Kız kardeşinin resim yaparken ayakta durmasından etkilenen Woolf, bundan itibaren tüm yazılarını ayakta yazmıştı. Tercihi kadınlar olmasına rağmen bir erkekle evlenen Virginia, eşiyle beraber dünyanın gitgide kötüleştiğine inanıyor, gerektiğinde egzoz dumanı soluyarak çabucak ölebilmeleri için garajda fazladan benzin bulunduruyorlardı.
Franz Kafka (1883 - 1924)
Vasiyetinde yakın arkadaşı Brod'dan birkaç eseri hariç tüm eserlerini yakmasını isteyen Kafka, arkadaşının onu dinlemeyerek eserlerini yakmayıp yayınlatmasıyla öldükten sonra üne kavuştu.
John Ronald Reuel Tolkien (1892 – 1973)
Yüzüklerin Efendisi, Hobbit gibi fantastik başyapıtların yazarı Tolkien, kendisinin de bir Hobbit olduğuna inanıyordu. Oxford yolunda diğer araçlara çarpmasıyla da ünlenen Tolkien, diğer sürücüleri pek umursamaz, pervasızca araç sürerdi.

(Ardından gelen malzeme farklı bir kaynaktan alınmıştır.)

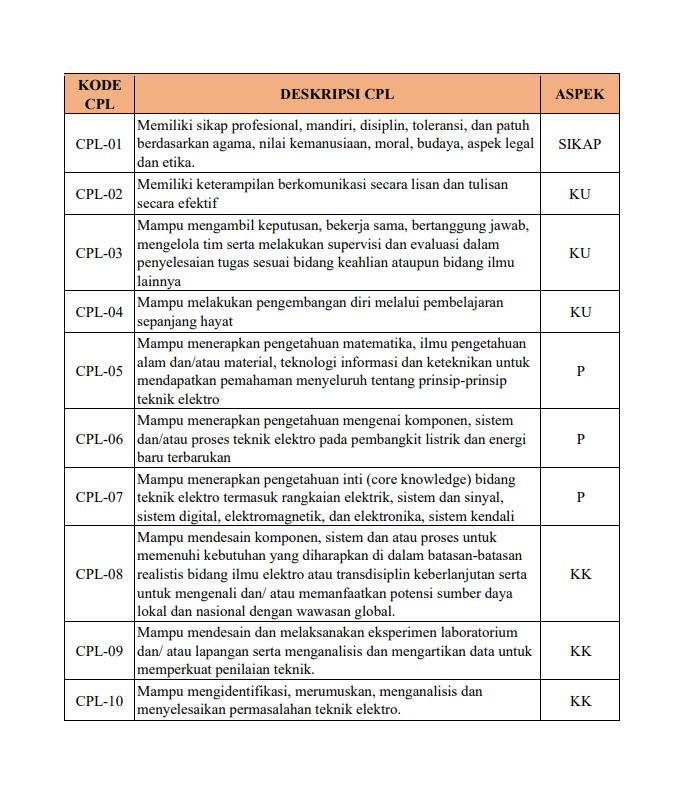 | KODE CPL | DESKRIPSI CPL | ASPEK |
|---|---|---|
| CPL-01 | Memiliki sikap profesional, mandiri, disiplin, toleransi, dan patuh berdasarkan agama, nilai kemanusiaan, moral, budaya, aspek legal dan etika. | SIKAP |
| CPL-02 | Memiliki keterampilan berkomunikasi secara lisan dan tulisan secara efektif | KU |
| CPL-03 | Mampu mengambil keputusan, bekerja sama, bertanggung jawab, mengelola tim serta melakukan supervisi dan evaluasi dalam penyelesaian tugas sesuai bidang keahlian ataupun bidang ilmu lainnya | KU |
| CPL-04 | Mampu melakukan pengembangan diri melalui pembelajaran sepanjang hayat | KU |
| CPL-05 | Mampu menerapkan pengetahuan matematika, ilmu pengetahuan alam dan/atau material, teknologi informasi dan keteknikan untuk mendapatkan pemahaman menyeluruh tentang prinsip-prinsip teknik elektro | P |
| CPL-06 | Mampu menerapkan pengetahuan mengenai komponen, sistem dan/atau proses teknik elektro pada pembangkit listrik dan energi baru terbarukan | P |
| CPL-07 | Mampu menerapkan pengetahuan inti (core knowledge) bidang teknik elektro termasuk rangkaian elektrik, sistem dan sinyal, sistem digital, elektromagnetik, dan elektronika, sistem kendali | P |
| CPL-08 | Mampu mendesain komponen, sistem dan atau proses untuk memenuhi kebutuhan yang diharapkan di dalam batasan-batasan realistis bidang ilmu elektro atau transdisiplin keberlanjutan serta untuk mengenali dan/ atau memanfaatkan potensi sumber daya lokal dan nasional dengan wawasan global. | KK |
| CPL-09 | Mampu mendesain dan melaksanakan eksperimen laboratorium dan/ atau lapangan serta menganalisis dan mengartikan data untuk memperkuat penilaian teknik. | KK |
| CPL-10 | Mampu mengidentifikasi, merumuskan, menganalisis dan menyelesaikan permasalahan teknik elektro. | KK |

Cimriliğiyle de tanınan Tolkien, jilet ve posta puluna kadar yaptığı tüm harcamaların sıkı hesabını tutar, vergi ödemelerinde ise iyice pintileşirdi.
Ernest Hemingway (1899 - 1961)
Hemingway'in annesi, büyük kızına eşlik edecek bir kız çocuğunu öylesine istiyormuş ki; çocukluğunda Hemingway'e kız giysileri giydirir, saçlarını kız gibi kestirir ve çevreye de kızı olarak tanıtırmış.